Sen. Steve O’Ban said Corrections failed to prioritize technology projects properly, which he called a “basic breakdown at the management level.”

“I think it’s unconscionable that there was not a panel or group that was constituted to triage these things,” O’Ban, R-Tacoma, told reporters.

The agency recently created a group to do prioritization, known as the “tiger team,” information-technology specialist Sue Schuler told lawmakers.

That happened under a new Corrections chief information officer and a new top boss, Secretary Dan Pacholke, who announced plans to step down in the wake of lawmakers’ investigation of the sentencing error. Two ex-inmates were charged with homicides committed while they should have been in prison.

Pacholke found upon taking over that there was less “rigor” in the part of the agency that handles technology than in the part he had led that runs prisons and other operations, spokesman Jeremy Barclay said. Correcting that problem is a work in progress, Barclay said.

Dozens of technology requests competed for attention in 2013 as the sentencing error was delayed.

Sen. Jamie Pedersen said the jury is still out on whether there was a failure to prioritize.

“I don’t think we’ve heard yet from the people who would have the answer to that question,” Pedersen, D-Seattle, said.

Schuler and records administrator Wendy Stigall testified voluntarily Monday before the Senate Law and Justice Committee about their efforts starting in December 2012 to solve the programming error that happened during the 2002 implementation of a court decision.

Stigall put in the request Dec. 27, 2012, and called for it to be done “ASAP” — as soon as possible.

“It was important. It was releases,” Stigall said.

Schuler said she too saw the project as important, though she didn’t see a list Stigall prepared showing it could affect thousands of inmates. Schuler believed hundreds of releases could be affected.

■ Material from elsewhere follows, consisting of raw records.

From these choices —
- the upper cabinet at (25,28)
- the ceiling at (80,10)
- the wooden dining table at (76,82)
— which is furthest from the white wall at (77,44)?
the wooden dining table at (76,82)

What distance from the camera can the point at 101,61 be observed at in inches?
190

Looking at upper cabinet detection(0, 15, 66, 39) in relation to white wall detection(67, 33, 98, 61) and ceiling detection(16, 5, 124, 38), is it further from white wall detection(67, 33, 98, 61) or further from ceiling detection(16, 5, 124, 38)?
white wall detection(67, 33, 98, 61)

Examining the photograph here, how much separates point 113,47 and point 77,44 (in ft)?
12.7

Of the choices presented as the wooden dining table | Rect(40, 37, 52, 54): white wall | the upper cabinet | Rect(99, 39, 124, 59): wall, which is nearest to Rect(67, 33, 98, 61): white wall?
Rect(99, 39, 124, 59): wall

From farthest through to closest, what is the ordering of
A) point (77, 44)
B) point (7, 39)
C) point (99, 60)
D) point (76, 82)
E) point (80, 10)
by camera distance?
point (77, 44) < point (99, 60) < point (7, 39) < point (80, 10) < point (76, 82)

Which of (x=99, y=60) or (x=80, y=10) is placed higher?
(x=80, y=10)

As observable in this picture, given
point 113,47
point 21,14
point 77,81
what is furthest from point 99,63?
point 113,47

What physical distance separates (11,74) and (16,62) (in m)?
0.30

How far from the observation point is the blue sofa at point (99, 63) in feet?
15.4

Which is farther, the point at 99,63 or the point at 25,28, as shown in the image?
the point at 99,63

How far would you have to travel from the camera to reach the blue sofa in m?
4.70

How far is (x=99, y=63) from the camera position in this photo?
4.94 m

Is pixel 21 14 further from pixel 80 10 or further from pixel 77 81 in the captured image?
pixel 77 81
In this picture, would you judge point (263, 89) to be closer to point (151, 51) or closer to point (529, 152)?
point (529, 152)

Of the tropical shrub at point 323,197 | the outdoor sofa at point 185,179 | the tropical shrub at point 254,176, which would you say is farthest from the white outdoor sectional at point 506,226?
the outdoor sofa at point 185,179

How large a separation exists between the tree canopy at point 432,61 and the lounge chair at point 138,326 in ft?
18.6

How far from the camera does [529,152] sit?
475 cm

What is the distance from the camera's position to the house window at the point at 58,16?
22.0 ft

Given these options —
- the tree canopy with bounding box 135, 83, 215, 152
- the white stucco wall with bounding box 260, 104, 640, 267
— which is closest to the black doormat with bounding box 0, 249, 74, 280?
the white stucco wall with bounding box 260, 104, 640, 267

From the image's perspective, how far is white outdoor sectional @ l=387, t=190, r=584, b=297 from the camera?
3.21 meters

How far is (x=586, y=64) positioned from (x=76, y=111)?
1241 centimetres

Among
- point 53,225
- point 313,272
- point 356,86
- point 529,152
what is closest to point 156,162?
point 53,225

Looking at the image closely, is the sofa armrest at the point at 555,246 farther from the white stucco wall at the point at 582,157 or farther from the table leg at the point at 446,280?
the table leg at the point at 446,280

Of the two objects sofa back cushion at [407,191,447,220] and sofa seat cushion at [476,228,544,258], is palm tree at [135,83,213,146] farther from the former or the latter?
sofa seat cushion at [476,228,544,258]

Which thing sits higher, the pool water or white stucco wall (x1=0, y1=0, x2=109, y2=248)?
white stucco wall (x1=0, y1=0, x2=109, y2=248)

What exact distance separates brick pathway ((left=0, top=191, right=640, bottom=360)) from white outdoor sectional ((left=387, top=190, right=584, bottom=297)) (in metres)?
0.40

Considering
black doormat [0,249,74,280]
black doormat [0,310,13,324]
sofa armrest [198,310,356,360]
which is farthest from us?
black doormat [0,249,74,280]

“Any time that you’re going to impact 100 offenders, it is kind of something we’d like to see done as quickly as possible,” Schuler said.

Schuler assigned the project a level 2 severity that she said was the second-highest priority level possible, next to fixing a system shutdown. Records show level 2 indicates “serious impact.”

At some point later, the project was downgraded to a level 3 severity, “moderate impact.” Schuler said she received a directive that downgraded a whole category of projects including that one, but she didn’t know why.

According to definitions provided by Corrections, “Severity 2: Significant business impact — indicates the program is usable but is severely limited. Work around is not user friendly. Severity 3: Some business impact — indicates the program is usable with less significant features (not critical to operations) unavailable. A work around exists.”

The project did receive “must-fix” status after it was delayed from one software maintenance update to the next, Schuler said. Still, it didn’t happen.

Assistant Attorney General Ronda Larson, who is stepping down next week, told senators she regrets her legal advice in 2012 that it wasn’t necessary to check every release date by hand while awaiting a programming solution. She said she didn’t realize how many releases were affected and how long it would take to fix.

Senators released thousands of pages of records Monday that Corrections had turned over in response to a subpoena. A lawyer is investigating on behalf of the Senate committee, which Democrats say risks duplicating a probe by investigators appointed by Gov. Jay Inslee.

Inslee said Monday that investigation is finished and he would make the results public this week after deciding on next steps, including personnel actions.